> _REQUEST A_
In the pyzor policy message, which Fedora RPM is the new strict policy based on?

> _TEXT SHOWN_
┌────────

This is a new strict policy for the pyzor spam filter. It is based on the selinux-policy-strict-sources-1.23.2-1 fedora RPM. This policy requires the definition of a pyzor reserved port that was in the net_contexts diff I sent last Wednesday. Please let me know if there are any problems with or changes needed to this policy.
David
From pyzor.te:
########## # pyzor daemon ########## daemon_domain(pyzord, `, privlog, nscd_client_domain') pyzor_base_domain(pyzord) allow pyzord_t pyzor_port_t:udp_socket name_bind; home_domain_access(pyzord_t, sysadm, pyzor)
Why home_domain_access()? There is no sysadm_pyzor_home_t defined, so it causes an error.
On Mon, 2005-03-21 at 20:23 -0500, David Hampton wrote:
This is a new strict policy for the pyzor spam filter. It is based on the selinux-policy-strict-sources-1.23.2-1 fedora RPM. This policy requires the definition of a pyzor reserved port that was in the net_contexts diff I sent last Wednesday. Please let me know if there are any problems with or changes needed to this policy.

└────────

> _GIVEN ENTRIES_
┌────────

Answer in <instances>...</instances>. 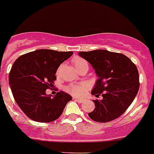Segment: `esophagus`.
<instances>
[{"label": "esophagus", "instance_id": "34e87169", "mask_svg": "<svg viewBox=\"0 0 154 154\" xmlns=\"http://www.w3.org/2000/svg\"><path fill=\"white\" fill-rule=\"evenodd\" d=\"M73 100L76 101H77L78 103H82V102H84V100L82 98H76V97H73Z\"/></svg>", "mask_w": 154, "mask_h": 154}]
</instances>
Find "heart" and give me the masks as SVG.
I'll list each match as a JSON object with an SVG mask.
<instances>
[{
  "label": "heart",
  "mask_w": 154,
  "mask_h": 154,
  "mask_svg": "<svg viewBox=\"0 0 154 154\" xmlns=\"http://www.w3.org/2000/svg\"><path fill=\"white\" fill-rule=\"evenodd\" d=\"M72 62L78 71L82 68L88 67V63H87L86 60L83 58L80 57H75L72 58ZM59 70L60 69L57 70V72H59ZM85 88H86V85L85 84L70 85L65 87V90L68 93L74 95V96H80L81 94H82Z\"/></svg>",
  "instance_id": "1"
}]
</instances>
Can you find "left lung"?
I'll use <instances>...</instances> for the list:
<instances>
[{"label": "left lung", "mask_w": 154, "mask_h": 154, "mask_svg": "<svg viewBox=\"0 0 154 154\" xmlns=\"http://www.w3.org/2000/svg\"><path fill=\"white\" fill-rule=\"evenodd\" d=\"M80 57L90 63L98 79L91 94L95 109L89 117L97 122H108L119 117L132 104L139 89L138 70L134 63L122 53L104 49L79 52Z\"/></svg>", "instance_id": "obj_1"}]
</instances>
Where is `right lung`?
Masks as SVG:
<instances>
[{
    "instance_id": "1",
    "label": "right lung",
    "mask_w": 154,
    "mask_h": 154,
    "mask_svg": "<svg viewBox=\"0 0 154 154\" xmlns=\"http://www.w3.org/2000/svg\"><path fill=\"white\" fill-rule=\"evenodd\" d=\"M72 52L38 49L15 60L9 72V85L20 109L32 121L51 122L60 117L72 97L60 91L52 97L45 94L57 80L55 74Z\"/></svg>"
}]
</instances>
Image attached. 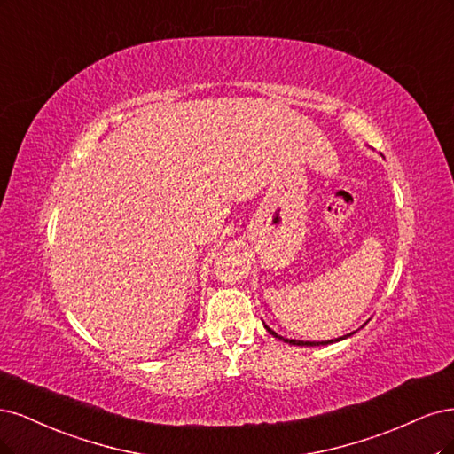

└────────

> _REQUEST B_
Find every line in the rows that contains the string "list", and copy each of those lines.

> _WORKED SOLUTION A_
selinux-policy-strict-sources-1.23.2-1

> _WORKED SOLUTION B_
I'll list each match as a JSON object with an SVG mask.
I'll use <instances>...</instances> for the list:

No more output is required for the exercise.